Réaliser un film sur l’univers du jazz, et en particulier du batteur de l’orchestre de jazz est quelque chose d’osé, tellement le sujet semble, à première vue, restreint. N’oublions pas que sur ce type de récit d’apprentissage artistique, Darren Aronofsky nous a donné le très réussi Black Swan (dont vous pouvez relire notre critique ici). Donc finalement, c’est possible non ?
Synopsis
Andrew, 19 ans, rêve de devenir l’un des meilleurs batteurs de jazz de sa génération. Mais la concurrence est rude au conservatoire de Manhattan où il s’entraîne avec acharnement. Il a pour objectif d’intégrer le fleuron des orchestres dirigé par Terence Fletcher, professeur féroce et intraitable. Lorsque celui-ci le repère enfin, Andrew se lance, sous sa direction, dans la quête de l’excellence…
Critique
Le jazz est certainement un des style musicaux les plus exigeants, mais aussi un des moins reconnus. Comme le dit l’adage : “Le blues c’est 3000 personnes qui viennent voir des musiciens jouer 3 notes, le jazz c’est 3 personnes qui viennent voir des musiciens jouer 3000 notes”. Andrew, le héros de Whiplas une affiche dans sa chambre : “Les mauvais batteurs de jazz partent évoluer dans un groupe de rock”. Et Andrew ne veut définitivement pas jouer dans un groupe de rock. Non, Andrew veut devenir le plus grand batteur de jazz de l’histoire.
Andrew est doué avec une batterie, il semble pour le spectateur avoir le rythme, le tempo, et on lui donnerait le 1er prix de batterie sans hésiter. Mais ce talent, cette technique, est-elle innée ou est-elle issue d’un travail acharné de chaque moment ? C’est sur cette question de l’inné contre l’acquis que Whiplash est un grand film. Contrairement à beaucoup de contes hollywoodien où le talent semble tout faire, le travail étant second, Whiplash ne nous fait pas rêver à cela. Non, la musique dans Whiplash, c’est ce que disait Brel :
“Le talent, cela n’existe pas […] Avoir envie de réaliser un rêve, c’est le talent. Et tout le reste, c’est de la sueur. C’est de la transpiration, c’est de la discipline.”

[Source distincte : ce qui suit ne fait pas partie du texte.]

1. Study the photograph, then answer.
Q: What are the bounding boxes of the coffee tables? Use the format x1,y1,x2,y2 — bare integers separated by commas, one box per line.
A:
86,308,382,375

On subit ainsi les craintes d’Andrew, son travail acharné de chaque instant pour devenir un grand batteur, quitte à y sacrifier sa vie privée, ses amours naissances, ou même sa vie. Pour réussir, Andrew ne reculera devant aucune difficulté, et Dieu sait qu’elles sont nombreuses. Son professeur, Terence Fletcher (l’indécrottable J.J.Jameson dans les Spider-Man de Sam Raimi) se chargeant d’en rajouter autant que possible. Son personnage est cruel, à la limite du sadisme, cherchant toujours à pousser ses élèves à bout afin de les faire se dépasser. A la manière d’un Thomas Leroy dans Black Swan, c’est justement cette violence dans l’apprentissage qui peut permettre à l’élève d’atteindre son but, un état de grâce unique que seul son art peut lui apporter.
Et ce travail pour Andrew est d’autant plus ingrat que son art n’est pas reconnu, et que donc personne ne le comprend. Ce message choc du film vient à contre-pied des classiques Hollywoodien, mais en même temps est parfaitement exécuté. On entre dans le film, on suit et souffre avec Andrew, et on souhaite pour lui d’atteindre son objectif, son but : devenir le meilleur. Les images comme la musique sont parfaites, les morceaux prenants (et appuyés par un montage sans faille). Tout le film est dans ces teintes rouge/orangées, cosy, que l’on associe au jazz. On s’enferme donc avec joie dans cet univers pendant la durée de Whiplash.
S’il faut conclure, Whiplash est un film touchant, choc, qui cherche à transmettre un message que l’on sait tous, sans vouloir le reconnaître : c’est par le travail et des sacrifices que l’on devient le meilleur. Et pour celui qui est prêt à ces sacrifices, il y a une possibilité, une chance d’atteindre son but.